L'indifférence à l'égard des faibles
L'indifférence à l'égard des faibles
L'indifférence à l'égard des faibles
Bref aperçu
L’ indifférence . L’indifférence nous rend parasites du monde humain, de notre communauté, et par conséquent, parasites du vulnérable.
Car l’indifférent se contente des profits que lui apporte la société, sans jamais vouloir la construire. Et cela est évident : nul ne peut bâtir en demeurant inerte d’attention à l’égard de l’édifice commun.
Or, nul parasite n’a jamais été signe de bon résultat, ni de retombée agréable ou fructueuse.
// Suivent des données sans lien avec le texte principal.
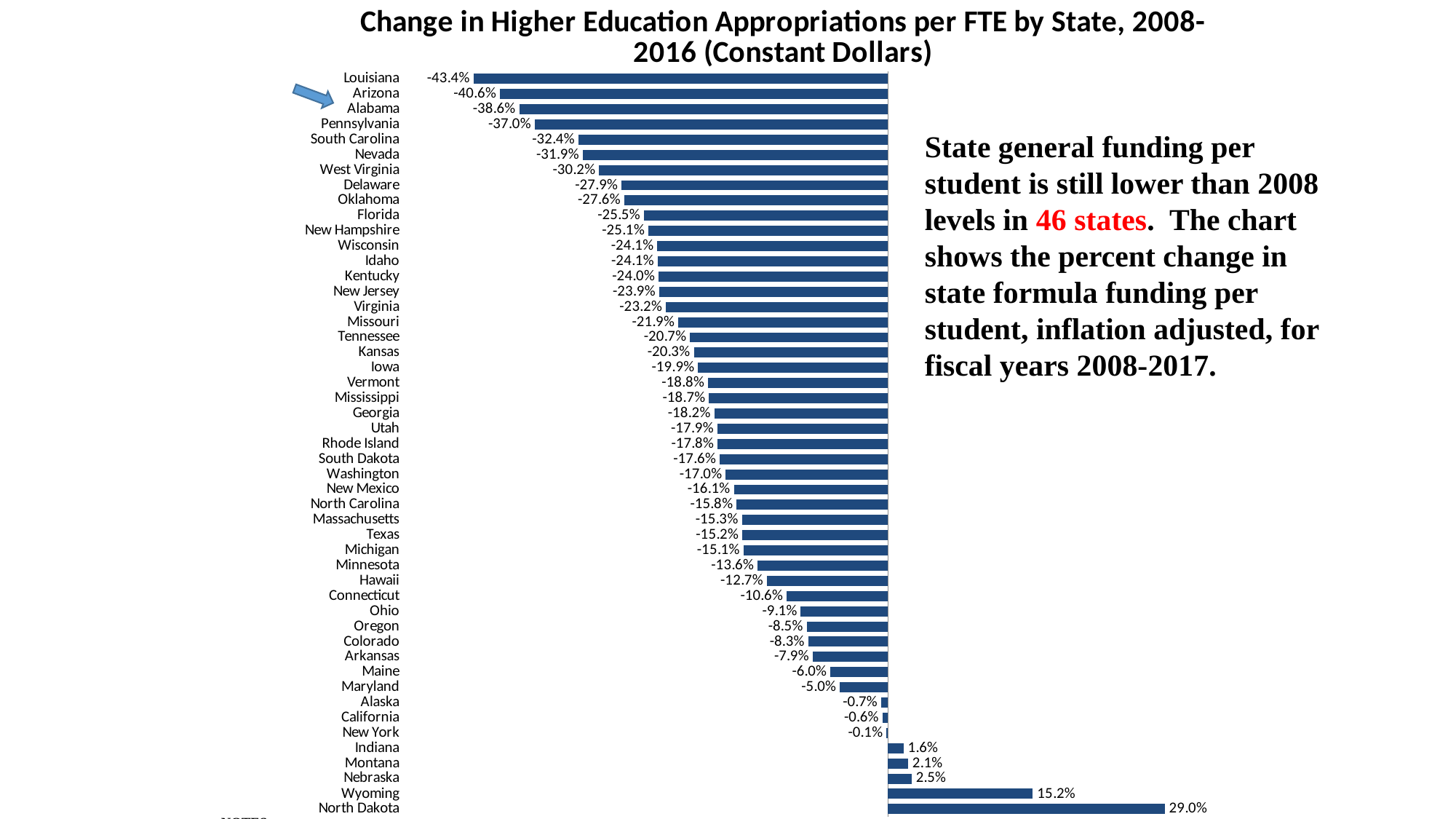
Which state has the lowest change in appropriations per FTE? Louisiana What is the difference between the values for North Dakota and Wyoming? 13.8 percentage points What is the title of the chart? Change in Higher Education Appropriations per FTE by State, 2008-2016 (Constant Dollars) What kind of chart is shown on the slide? bar chart What is the value shown for Wyoming? 15.2% Which state has the highest change in appropriations per FTE? North Dakota How many states show a positive change in appropriations per FTE? 5 What is the value shown for Texas? -15.2% Which state has a larger (less negative) value, Florida or Nevada? Florida What is the change in higher education appropriations per FTE for Louisiana? -43.4% What is the value shown for Alabama? -38.6% What is the difference between the values for Louisiana and Arizona? 2.8 percentage points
Et, telle une punaise, nous extrayons parfois les dernières joies qui subsistent dans l’âme du vulnérable, à l’aide des pinceaux et des trompes de l’indifférence.
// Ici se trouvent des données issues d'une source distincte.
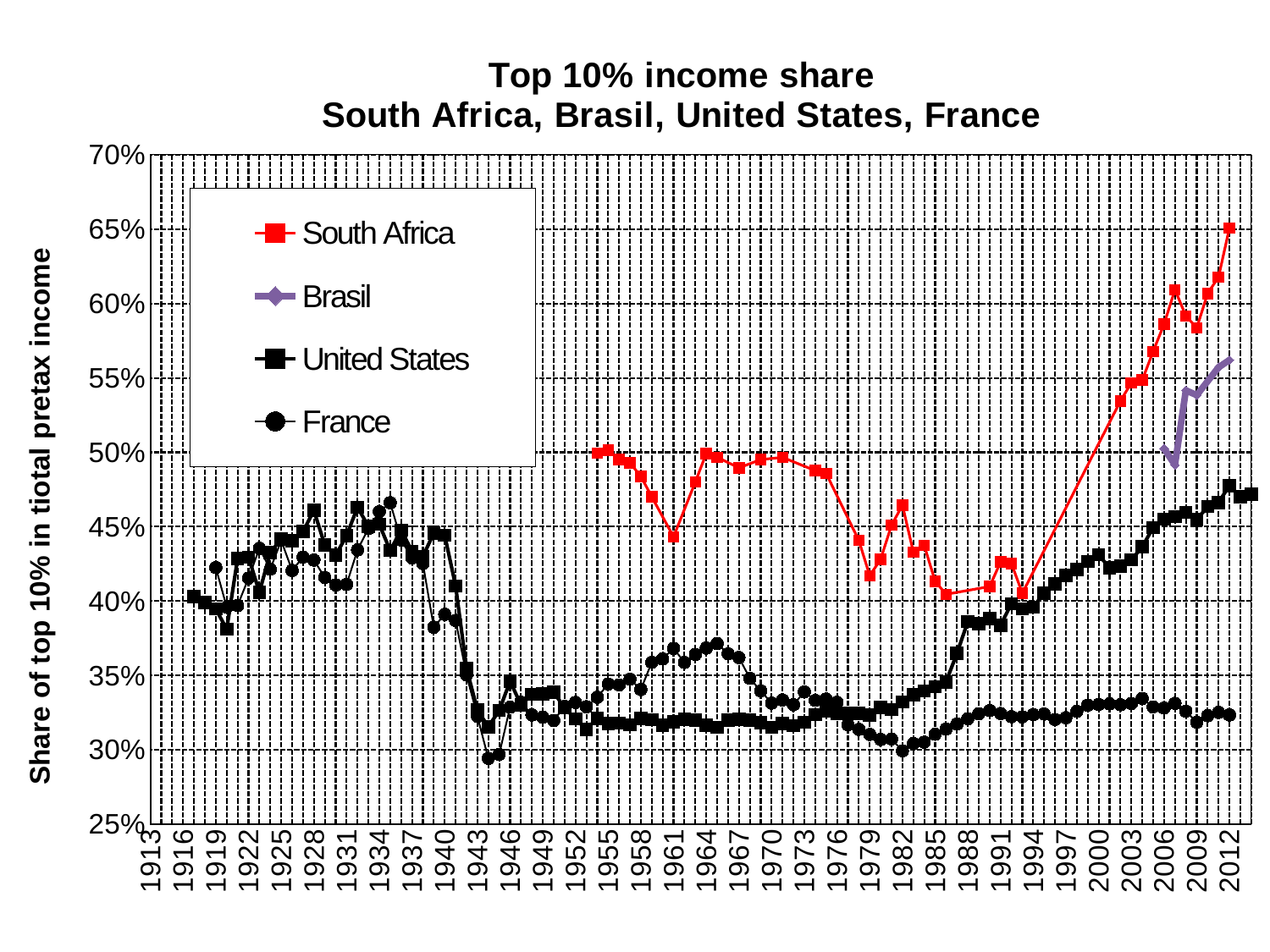
Does the South Africa series rise or fall between 1994 and 2012? rise Which series reaches the highest value anywhere on the chart? South Africa In 2012, which series has the higher value, South Africa or United States? South Africa What kind of chart is shown on the slide? line chart Is the value for France in 2012 greater or less than 35%? less How many series does the legend list? 4 Is the value for the United States in 1943 greater or less than 35%? less In 1979, which series has the higher value, South Africa or France? South Africa Is the value for Brasil in 2012 greater or less than 50%? greater Which colour is used for the South Africa series? red What is the title of the chart? Top 10% income share South Africa, Brasil, United States, France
Le retour du mal se présente, lui, de manière inattendue.
Car non seulement nous aspirons cette dernière douceur du faible, mais nous la transformons en un venin encore plus mortel que nous lui réinjectons par le même canal, la même pensée, la même manière d’exister. Une manière puissamment dangereuse.
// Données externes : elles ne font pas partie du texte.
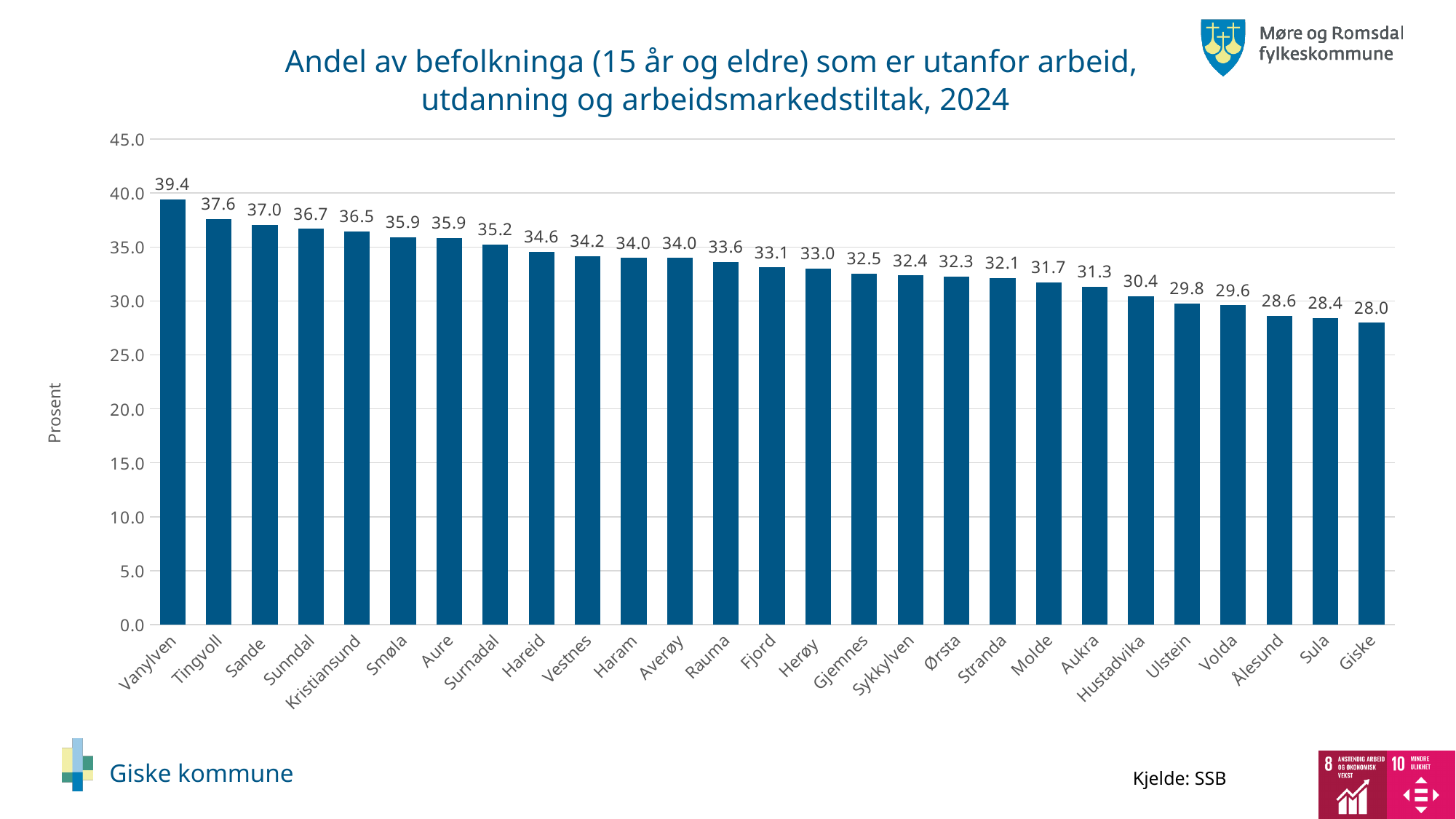
Which municipality has the highest value? Vanylven Which has a larger value, Tingvoll or Sula? Tingvoll Which municipality has the lowest value? Giske What kind of chart is shown on the slide? Bar chart How many municipalities are shown in the chart? 27 What is the value for Vanylven? 39.4 Is the value for Hustadvika greater or less than 35.0? less What is the value for Molde? 31.7 What is the value for Ålesund? 28.6 What is the difference between the values for Vanylven and Giske? 11.4 What is the label of the vertical axis? Prosent What is the value for Giske? 28.0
L’indifférence ne répare jamais. Au contraire, elle est un mal. Elle tue l’amour d’autrui. Elle brise l’espérance que l’autre place en nous. Oui, elle fissure la confiance.
Et vous savez comme moi combien il est douloureux de voir une confiance rompue, surtout lorsqu’elle vient d’un être cher .Cher par affection, cher par estime, cher par la valeur que nous lui accordons, ou parce que nous espérons quelque chose de nous dans une direction vitale.
Or, nous représentons précisément ces êtres auxquels s’attachent les espoirs des plus faibles.
Je nous exhorte à cesser de briser perpétuellement leurs attentes.